Others seem to agree: All of Schienenstrang’s upcoming tours to Eastern European train station pubs are fully booked.

The Sense of a Journey

While travel is often part of the picture, that’s not always the case. In many eastern European villages, the bar at the train station is the only place that serves drinks, making it not “a train station pub” but more like the only pub in town. In that case, Anderton notes, it often takes on a bigger role in the community.

“It has a link to the past, so when you’re there you can kind of drift off and imagine the golden age of rail, which is cool as well.”

That local connection can contribute to the atmosphere. In addition, there’s often a palpable sense of history. Some train stations and train lines are being built today, of course, like New York’s Moynihan Hall. But much of our railway infrastructure was constructed in the late 19th or early 20th century. When a café, pub, or bar is set in those environs, drinkers can feel it.
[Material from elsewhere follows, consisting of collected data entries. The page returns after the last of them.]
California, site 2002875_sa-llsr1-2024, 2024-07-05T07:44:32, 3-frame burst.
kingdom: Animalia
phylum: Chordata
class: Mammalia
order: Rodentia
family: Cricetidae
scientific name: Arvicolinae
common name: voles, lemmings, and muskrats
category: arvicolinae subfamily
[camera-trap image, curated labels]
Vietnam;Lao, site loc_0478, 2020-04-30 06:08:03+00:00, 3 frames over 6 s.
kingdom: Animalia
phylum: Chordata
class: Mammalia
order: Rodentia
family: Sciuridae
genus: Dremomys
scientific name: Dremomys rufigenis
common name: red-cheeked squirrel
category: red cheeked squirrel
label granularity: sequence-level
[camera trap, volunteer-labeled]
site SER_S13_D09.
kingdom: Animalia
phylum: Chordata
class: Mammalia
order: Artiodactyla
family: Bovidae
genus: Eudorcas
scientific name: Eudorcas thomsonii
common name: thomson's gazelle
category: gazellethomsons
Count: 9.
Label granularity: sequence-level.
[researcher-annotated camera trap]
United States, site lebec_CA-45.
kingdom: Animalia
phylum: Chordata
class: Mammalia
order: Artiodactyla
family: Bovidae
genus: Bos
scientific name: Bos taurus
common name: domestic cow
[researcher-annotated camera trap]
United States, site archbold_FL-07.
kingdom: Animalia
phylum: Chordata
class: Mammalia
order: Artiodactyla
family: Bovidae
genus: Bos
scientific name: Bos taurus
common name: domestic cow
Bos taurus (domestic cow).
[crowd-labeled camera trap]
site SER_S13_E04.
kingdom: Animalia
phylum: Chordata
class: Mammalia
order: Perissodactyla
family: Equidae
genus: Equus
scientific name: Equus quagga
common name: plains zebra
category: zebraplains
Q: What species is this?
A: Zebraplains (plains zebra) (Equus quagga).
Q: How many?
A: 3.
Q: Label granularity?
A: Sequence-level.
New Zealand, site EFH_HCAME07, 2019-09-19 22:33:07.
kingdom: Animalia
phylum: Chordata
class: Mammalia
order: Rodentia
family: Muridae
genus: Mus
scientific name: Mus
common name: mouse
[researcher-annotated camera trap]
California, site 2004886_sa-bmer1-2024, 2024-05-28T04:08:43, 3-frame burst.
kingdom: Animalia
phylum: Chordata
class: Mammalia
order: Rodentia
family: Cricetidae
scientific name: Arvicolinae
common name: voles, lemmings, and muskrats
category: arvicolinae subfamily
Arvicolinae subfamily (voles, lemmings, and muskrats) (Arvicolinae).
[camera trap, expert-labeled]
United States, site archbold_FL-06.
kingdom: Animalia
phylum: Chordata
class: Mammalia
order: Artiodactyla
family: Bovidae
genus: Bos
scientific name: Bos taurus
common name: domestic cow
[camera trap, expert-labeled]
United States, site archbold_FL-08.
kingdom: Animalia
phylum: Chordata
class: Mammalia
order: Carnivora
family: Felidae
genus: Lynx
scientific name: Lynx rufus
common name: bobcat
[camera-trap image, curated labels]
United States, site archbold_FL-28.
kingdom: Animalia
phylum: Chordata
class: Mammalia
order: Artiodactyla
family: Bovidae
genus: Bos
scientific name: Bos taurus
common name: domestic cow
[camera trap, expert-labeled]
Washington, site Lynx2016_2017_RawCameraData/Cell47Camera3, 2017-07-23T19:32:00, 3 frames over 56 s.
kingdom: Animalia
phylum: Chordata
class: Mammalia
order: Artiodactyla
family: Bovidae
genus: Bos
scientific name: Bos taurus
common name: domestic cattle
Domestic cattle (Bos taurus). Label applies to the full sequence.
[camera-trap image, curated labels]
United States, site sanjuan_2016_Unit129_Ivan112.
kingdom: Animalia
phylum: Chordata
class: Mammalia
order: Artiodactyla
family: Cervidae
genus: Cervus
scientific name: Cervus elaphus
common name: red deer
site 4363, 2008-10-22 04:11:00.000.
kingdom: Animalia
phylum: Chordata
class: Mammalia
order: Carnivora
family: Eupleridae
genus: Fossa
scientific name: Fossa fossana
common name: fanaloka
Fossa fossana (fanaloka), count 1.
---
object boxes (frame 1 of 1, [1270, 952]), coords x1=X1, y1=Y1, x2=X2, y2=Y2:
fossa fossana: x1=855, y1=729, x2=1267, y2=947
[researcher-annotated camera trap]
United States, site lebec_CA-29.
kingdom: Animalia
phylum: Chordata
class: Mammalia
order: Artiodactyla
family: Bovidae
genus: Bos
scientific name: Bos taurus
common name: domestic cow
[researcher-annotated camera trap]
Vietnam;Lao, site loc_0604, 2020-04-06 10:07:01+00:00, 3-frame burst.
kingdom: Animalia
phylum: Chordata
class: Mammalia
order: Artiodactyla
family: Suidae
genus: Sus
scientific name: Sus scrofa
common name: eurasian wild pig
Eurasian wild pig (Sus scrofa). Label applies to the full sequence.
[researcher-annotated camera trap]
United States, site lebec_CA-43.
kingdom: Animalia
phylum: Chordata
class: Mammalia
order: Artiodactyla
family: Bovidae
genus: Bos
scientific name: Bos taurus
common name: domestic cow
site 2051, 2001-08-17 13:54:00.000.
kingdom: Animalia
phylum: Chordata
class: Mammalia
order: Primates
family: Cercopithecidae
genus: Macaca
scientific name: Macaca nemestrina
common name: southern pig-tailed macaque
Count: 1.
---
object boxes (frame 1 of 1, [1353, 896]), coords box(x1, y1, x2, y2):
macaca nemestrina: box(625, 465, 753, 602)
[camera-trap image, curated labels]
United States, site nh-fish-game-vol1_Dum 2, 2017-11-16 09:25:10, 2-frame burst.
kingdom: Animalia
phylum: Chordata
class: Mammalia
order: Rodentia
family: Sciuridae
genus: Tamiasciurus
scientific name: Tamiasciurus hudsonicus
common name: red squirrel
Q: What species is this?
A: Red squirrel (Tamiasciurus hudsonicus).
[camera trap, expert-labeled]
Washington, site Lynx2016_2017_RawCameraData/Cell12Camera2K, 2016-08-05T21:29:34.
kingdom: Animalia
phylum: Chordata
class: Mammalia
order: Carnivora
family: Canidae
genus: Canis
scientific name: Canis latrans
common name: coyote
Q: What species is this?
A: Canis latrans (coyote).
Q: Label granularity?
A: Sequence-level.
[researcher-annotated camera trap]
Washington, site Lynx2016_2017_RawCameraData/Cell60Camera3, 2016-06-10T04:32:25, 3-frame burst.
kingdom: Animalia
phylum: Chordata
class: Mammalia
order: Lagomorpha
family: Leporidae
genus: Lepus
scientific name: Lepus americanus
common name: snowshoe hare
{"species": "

“It gives you a kind of slight sense of grandeur,” Anderton says. “It has a link to the past, so when you’re there you can kind of drift off and imagine the golden age of rail, which is cool as well.”

For Tierney-Jones, both trains and beer fuel his lyrical writing. The best train station bars, he says, function as beer palaces, railway museums, and waiting rooms all in one, with a twinned nature of being both part of the journey and the destination itself that is echoed by the dual motivations of the clientele: Some drinkers in train station bars can’t linger at all, while others are going to stay all day. It differs, he notes, from airport drinking, where none of the guests are there by choice.

“It’s always good to accompany the excitement of rail travel with a couple of graceful pints of beer,” he says. “Italo Calvino once wrote, ‘To fly is the opposite of traveling: you cross a gap in space, you vanish into the void.’ I’d say that you are part of the journey when traveling by train, and a good railway pub is part of that experience.”